**Set problem 1**
From the news article about the charges against Mayor Adams, list every position the article says Adams held as a Democrat.
**Set problem 2**
Carry on the news article about the federal charges against Mayor Adams, picking up right after its final sentence.

**Reading passage**
══════════

Feds charge NYC Mayor Adams with taking bribes and foreign funds
New York City Mayor Eric Adams, left, exits Gracie Mansion, the official residence of the mayor, Thursday, Sept. 26, 2024, in New York. | Yuki Iwamura/AP

NEW YORK—After months of mounting pressure, and multiple scandals in his administration, the federal indictment roof fell in on Democratic New York City Mayor Eric Adams.

And with a grand jury stating Adams took bribes and illegal campaign contributions from foreign interests—and thus was an unregistered foreign agent for Turkey—next year’s New York City mayoral race is now wide open.

The race is so open that several progressive hopefuls, including State Senate Labor Committee Chair Jessica Ramos, D-Queens, have already jumped in. She was leaning towards running even before unionists kept approaching her during the city’s Labor Day parade urging her to go for the top city job.

“I’m a Queens labor Democrat. That probably describes me best,” Ramos, the daughter of Colombian migrants, told one local publication. She sees her base as all working class New Yorkers, she says.

Unions have made no decision yet on the New York mayoral contest. They’re tied up with national and state politics. That includes the Retail, Wholesale and Department Store Union, a UFCW semi-independent sector which worked closely with Ramos on enacting state pro-worker measures.

But Ramos is not the sole progressive interested in ousting Adams. And that gives the scandal-scarred mayor an opening for a renewed mandate next year.

Others include current city Comptroller Eric Lander, who’s used his post to oppose investing workers’ pension fund money in securities from anti-worker firms. His predecessor, Scott Stringer, who’s also a former Manhattan Borough President, is running, too.

Such divisions mean progressive voters in the Big Apple could split their support and allow a right-winger to sneak through via its ranked-choice voting system. That’s how Adams, a police officer for 22 years, and a Republican for four of them, won the mayor’s chair almost four years ago.

As a Democrat, Adams became a state senator, then Brooklyn Borough President, then Mayor. He’s New York’s second African-American mayor.

Both Lander and Stringer want Adams to resign now, for the good of the city. So does progressive leader Rep. Alexandria Ocasio-Cortez, D-N.Y. “Nonstop investigations will make it impossible to recruit and retain a qualified administration,” she tweeted. “For the good of the city, he should resign.”

══════════

**Dataset excerpt**
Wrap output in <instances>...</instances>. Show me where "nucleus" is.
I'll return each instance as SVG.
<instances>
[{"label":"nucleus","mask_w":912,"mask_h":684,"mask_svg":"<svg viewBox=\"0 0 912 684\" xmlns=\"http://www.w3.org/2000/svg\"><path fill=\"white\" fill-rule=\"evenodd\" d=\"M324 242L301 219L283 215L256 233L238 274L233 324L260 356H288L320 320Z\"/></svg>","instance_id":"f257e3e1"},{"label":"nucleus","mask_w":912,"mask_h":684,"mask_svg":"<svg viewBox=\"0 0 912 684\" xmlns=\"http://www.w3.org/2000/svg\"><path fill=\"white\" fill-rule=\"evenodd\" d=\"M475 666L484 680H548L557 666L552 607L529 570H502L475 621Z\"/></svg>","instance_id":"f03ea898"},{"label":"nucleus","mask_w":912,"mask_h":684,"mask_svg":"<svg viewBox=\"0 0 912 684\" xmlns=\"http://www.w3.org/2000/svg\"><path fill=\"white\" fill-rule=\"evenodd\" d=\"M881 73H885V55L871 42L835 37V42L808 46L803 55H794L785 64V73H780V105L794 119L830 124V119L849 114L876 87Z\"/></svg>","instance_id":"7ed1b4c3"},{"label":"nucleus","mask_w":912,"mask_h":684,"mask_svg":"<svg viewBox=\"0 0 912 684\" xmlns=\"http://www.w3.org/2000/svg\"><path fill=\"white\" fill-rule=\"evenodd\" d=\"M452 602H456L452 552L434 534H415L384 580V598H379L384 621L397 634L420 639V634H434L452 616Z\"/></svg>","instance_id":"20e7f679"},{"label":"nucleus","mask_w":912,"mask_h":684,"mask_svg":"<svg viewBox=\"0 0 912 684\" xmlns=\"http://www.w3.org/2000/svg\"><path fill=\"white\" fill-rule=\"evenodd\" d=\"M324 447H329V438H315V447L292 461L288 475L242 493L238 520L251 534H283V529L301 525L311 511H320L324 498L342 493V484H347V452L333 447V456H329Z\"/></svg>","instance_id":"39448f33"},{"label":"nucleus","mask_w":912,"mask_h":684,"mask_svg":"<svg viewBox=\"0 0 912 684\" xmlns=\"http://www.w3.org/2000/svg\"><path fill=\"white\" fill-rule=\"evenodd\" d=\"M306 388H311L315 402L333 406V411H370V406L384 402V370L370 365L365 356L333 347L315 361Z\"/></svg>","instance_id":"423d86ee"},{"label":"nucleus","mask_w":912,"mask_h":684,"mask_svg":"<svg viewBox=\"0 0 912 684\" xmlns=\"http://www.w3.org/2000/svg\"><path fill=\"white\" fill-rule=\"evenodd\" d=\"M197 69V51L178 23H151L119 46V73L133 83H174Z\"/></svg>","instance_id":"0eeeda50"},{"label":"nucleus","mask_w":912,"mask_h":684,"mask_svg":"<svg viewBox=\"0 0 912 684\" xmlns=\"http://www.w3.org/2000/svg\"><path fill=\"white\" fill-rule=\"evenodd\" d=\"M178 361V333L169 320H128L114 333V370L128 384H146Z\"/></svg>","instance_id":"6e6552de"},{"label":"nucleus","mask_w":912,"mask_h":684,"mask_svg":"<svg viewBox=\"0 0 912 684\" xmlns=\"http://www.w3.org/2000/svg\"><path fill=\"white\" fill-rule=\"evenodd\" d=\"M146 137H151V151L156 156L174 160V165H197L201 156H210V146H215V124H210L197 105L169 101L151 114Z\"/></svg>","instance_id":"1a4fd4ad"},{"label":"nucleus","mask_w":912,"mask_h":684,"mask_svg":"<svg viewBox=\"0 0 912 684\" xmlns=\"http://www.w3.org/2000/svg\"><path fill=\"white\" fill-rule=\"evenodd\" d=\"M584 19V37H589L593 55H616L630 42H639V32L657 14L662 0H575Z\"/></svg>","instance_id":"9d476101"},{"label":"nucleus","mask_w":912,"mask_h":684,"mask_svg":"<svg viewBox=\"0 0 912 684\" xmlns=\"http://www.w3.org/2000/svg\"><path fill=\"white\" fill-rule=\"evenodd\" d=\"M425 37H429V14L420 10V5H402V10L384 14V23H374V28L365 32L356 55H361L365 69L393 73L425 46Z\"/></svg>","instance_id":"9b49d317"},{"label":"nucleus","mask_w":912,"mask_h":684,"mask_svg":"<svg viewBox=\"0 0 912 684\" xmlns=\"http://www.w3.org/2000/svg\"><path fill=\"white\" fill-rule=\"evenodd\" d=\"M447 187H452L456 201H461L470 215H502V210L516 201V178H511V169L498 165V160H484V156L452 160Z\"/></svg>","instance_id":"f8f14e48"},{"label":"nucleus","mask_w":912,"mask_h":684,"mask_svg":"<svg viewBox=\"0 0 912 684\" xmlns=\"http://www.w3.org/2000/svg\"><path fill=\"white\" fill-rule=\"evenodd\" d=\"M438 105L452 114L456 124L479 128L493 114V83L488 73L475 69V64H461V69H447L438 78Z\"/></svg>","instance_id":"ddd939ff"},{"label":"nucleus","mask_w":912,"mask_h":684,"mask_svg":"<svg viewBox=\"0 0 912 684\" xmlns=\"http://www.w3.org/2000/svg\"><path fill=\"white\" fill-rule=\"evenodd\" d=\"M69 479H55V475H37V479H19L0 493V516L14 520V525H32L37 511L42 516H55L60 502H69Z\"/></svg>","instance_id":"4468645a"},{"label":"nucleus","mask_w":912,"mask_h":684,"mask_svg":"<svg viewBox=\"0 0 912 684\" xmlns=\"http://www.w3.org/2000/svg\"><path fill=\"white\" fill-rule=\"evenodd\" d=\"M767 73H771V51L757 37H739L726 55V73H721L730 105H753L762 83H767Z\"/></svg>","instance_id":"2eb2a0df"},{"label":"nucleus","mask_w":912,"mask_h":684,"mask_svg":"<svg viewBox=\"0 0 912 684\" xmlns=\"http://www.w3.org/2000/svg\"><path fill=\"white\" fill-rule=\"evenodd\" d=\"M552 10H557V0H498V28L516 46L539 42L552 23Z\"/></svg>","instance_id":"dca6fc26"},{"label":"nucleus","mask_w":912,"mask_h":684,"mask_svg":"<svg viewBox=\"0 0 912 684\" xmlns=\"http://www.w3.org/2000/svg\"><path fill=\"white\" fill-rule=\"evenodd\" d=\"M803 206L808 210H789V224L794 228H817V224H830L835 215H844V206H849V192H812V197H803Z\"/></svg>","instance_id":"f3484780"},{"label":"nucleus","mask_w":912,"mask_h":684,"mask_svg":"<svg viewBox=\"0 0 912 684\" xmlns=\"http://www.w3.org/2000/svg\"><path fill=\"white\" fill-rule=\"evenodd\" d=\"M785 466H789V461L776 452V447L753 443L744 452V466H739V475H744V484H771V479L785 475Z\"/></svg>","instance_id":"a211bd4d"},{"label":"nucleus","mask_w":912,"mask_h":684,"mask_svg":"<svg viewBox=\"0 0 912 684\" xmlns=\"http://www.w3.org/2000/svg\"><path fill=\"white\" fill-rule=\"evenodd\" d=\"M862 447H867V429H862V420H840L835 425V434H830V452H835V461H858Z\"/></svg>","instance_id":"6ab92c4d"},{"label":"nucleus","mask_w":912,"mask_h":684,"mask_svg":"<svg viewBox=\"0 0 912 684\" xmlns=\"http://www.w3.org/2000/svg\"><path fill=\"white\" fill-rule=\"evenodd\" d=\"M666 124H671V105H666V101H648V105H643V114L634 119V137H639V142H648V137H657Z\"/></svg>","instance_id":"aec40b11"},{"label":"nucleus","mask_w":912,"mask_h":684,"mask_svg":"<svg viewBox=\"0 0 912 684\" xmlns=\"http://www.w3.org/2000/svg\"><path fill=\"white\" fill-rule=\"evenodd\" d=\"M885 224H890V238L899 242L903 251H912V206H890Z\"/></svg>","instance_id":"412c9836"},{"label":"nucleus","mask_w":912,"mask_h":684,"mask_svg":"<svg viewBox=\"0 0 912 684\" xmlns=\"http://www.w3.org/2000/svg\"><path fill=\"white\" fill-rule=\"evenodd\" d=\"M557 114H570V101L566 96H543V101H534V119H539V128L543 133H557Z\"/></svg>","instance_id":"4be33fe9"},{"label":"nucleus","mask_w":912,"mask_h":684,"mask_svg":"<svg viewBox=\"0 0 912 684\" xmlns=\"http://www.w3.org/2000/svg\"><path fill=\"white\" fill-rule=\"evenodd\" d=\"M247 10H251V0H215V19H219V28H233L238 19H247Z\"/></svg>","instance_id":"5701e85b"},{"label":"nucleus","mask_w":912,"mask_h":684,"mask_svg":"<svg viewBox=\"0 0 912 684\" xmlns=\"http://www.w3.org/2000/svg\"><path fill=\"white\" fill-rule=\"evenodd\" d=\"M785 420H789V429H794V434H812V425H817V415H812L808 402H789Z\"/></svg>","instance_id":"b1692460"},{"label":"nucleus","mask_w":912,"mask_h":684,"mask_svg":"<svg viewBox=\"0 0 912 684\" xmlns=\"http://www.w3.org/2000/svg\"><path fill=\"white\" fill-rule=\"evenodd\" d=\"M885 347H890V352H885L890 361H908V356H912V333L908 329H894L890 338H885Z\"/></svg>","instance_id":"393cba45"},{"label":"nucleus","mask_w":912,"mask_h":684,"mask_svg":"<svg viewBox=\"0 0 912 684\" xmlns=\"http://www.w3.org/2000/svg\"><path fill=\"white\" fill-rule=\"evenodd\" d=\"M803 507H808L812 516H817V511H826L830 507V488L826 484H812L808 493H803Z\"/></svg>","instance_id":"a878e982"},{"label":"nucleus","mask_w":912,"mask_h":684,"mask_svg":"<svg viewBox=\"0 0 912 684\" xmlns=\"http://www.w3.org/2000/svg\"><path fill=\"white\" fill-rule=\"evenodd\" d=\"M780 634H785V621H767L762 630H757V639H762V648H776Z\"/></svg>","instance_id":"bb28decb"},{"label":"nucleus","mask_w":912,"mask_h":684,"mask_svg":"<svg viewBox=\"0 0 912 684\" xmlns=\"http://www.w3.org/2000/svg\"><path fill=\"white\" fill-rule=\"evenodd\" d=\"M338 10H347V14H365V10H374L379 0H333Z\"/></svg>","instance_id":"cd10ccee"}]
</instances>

══════════

**Result 1**
State senator, Brooklyn Borough President, and Mayor.

**Result 2**
Rep. Ocasio Cortez says that for the good of the city, Mayor Adams should resign. | Paul Sancya/AP

The grand jury reported Adams engaged in a decade-long string of corrupt practices. He sought “straw donations” to abuse a public campaign donation matching program, accepted improper gifts and luxury travel from Turkish businesses and officials, and acted on behalf of a Turkish official. Those last two counts led to his indictment on violating the federal Foreign Agents Registration Act.

Says he accepted $100,000 in foreign travel “gifts”

The indictment disclosed Adams accepted more than $100,000 in foreign travel and luxury hotel “gifts” from foreign governments or government-controlled entities, including Israel, France, Hungary, Turkey, and China.

The Turks were in the forefront, in exchange for Adams pressuring city fire officials to waive the fire code and let them open a 36-story skyscraper for their consular offices in September 2021 without an inspection—but in time for “a high-profile visit” by Turkish President Recep Tayyip Erdogan.

“The fire official was told he’d lose his job if he failed to acquiesce” to Adams’s demand, the indictment says. It adds that had the inspection occurred, the skyscraper would have flunked.

Adams isn’t the sole top member of his administration in legal hot water, forced out, or who resigned in disgust. Two of his Police Commissioners, including the latest, Edward Caban, had to resign under fire due to financial finagling.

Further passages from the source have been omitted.